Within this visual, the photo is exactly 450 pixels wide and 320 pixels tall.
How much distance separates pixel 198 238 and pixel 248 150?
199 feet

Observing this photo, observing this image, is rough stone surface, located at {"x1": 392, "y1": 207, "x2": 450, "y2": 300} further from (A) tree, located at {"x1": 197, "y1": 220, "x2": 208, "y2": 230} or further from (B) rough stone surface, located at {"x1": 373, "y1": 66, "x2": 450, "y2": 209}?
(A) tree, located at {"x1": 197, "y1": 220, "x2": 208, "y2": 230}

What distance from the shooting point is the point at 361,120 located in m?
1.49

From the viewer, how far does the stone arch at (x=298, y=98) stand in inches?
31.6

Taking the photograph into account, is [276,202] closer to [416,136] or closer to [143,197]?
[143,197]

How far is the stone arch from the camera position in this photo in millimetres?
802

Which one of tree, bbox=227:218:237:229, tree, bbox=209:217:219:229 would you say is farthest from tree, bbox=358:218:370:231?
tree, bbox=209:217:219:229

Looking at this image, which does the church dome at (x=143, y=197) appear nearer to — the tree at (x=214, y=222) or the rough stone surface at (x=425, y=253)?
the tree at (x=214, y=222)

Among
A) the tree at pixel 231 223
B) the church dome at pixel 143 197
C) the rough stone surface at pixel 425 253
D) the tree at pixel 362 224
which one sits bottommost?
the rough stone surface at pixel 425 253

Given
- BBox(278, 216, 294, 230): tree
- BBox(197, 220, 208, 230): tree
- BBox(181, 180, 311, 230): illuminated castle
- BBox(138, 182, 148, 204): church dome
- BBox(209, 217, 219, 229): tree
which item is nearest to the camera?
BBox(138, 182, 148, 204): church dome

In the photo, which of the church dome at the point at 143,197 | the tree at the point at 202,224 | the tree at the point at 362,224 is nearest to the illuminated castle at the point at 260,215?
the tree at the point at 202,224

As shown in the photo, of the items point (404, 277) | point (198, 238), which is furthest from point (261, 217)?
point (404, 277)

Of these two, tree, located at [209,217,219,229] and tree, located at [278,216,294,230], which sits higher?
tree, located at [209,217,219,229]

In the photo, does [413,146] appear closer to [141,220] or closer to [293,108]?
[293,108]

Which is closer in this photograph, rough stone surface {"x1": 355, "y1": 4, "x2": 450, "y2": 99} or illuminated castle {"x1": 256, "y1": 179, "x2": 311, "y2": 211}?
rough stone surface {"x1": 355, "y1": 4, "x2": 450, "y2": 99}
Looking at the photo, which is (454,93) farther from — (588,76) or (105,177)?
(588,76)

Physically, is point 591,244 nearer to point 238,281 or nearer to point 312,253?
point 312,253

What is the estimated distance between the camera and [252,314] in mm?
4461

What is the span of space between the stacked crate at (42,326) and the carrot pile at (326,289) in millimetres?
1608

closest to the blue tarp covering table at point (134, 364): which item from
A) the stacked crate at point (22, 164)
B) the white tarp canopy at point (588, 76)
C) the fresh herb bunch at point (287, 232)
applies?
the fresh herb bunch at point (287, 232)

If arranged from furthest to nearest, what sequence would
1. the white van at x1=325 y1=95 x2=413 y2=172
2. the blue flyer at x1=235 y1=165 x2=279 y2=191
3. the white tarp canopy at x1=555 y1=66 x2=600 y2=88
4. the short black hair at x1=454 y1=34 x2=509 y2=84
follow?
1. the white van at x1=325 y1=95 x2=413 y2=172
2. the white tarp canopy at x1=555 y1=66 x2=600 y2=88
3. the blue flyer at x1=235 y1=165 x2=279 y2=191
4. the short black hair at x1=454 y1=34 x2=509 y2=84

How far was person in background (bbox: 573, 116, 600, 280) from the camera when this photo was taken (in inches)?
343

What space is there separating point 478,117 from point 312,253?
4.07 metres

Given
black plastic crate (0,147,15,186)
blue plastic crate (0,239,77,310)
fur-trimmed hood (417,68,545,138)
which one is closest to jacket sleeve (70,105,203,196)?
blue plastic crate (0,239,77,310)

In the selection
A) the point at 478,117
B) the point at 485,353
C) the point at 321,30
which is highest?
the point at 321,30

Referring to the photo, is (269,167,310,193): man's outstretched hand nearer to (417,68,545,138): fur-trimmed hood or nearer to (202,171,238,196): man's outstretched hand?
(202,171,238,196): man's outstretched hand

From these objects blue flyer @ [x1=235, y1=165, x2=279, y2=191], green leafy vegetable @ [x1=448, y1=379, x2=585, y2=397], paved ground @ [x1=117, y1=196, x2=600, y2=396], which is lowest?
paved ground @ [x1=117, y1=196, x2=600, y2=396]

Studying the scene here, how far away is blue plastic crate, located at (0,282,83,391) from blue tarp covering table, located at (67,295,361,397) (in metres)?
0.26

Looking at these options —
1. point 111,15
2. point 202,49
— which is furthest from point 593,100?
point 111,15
+---+
Please reproduce the rows word for word, starting at the line that contains "What space is" and ending at the last line of the rows, with both ends included.

Response to the exercise:
What space is there separating point 478,117 from point 312,253?
4.07 metres

Given
black plastic crate (0,147,15,186)
blue plastic crate (0,239,77,310)
fur-trimmed hood (417,68,545,138)
which one is closest to jacket sleeve (70,105,203,196)?
blue plastic crate (0,239,77,310)

In the selection
A) the point at 478,117
B) the point at 485,353
C) the point at 321,30
which is highest?
the point at 321,30

Referring to the photo, is (269,167,310,193): man's outstretched hand nearer to (417,68,545,138): fur-trimmed hood or nearer to (202,171,238,196): man's outstretched hand?
(202,171,238,196): man's outstretched hand

From these objects blue flyer @ [x1=235, y1=165, x2=279, y2=191], green leafy vegetable @ [x1=448, y1=379, x2=585, y2=397], paved ground @ [x1=117, y1=196, x2=600, y2=396], which is lowest?
paved ground @ [x1=117, y1=196, x2=600, y2=396]

Studying the scene here, how far away is blue plastic crate, located at (0,282,83,391) from blue tarp covering table, located at (67,295,361,397) (in metres)?
0.26

Looking at these options —
1. point 111,15
2. point 202,49
— which is furthest from point 593,100?
point 111,15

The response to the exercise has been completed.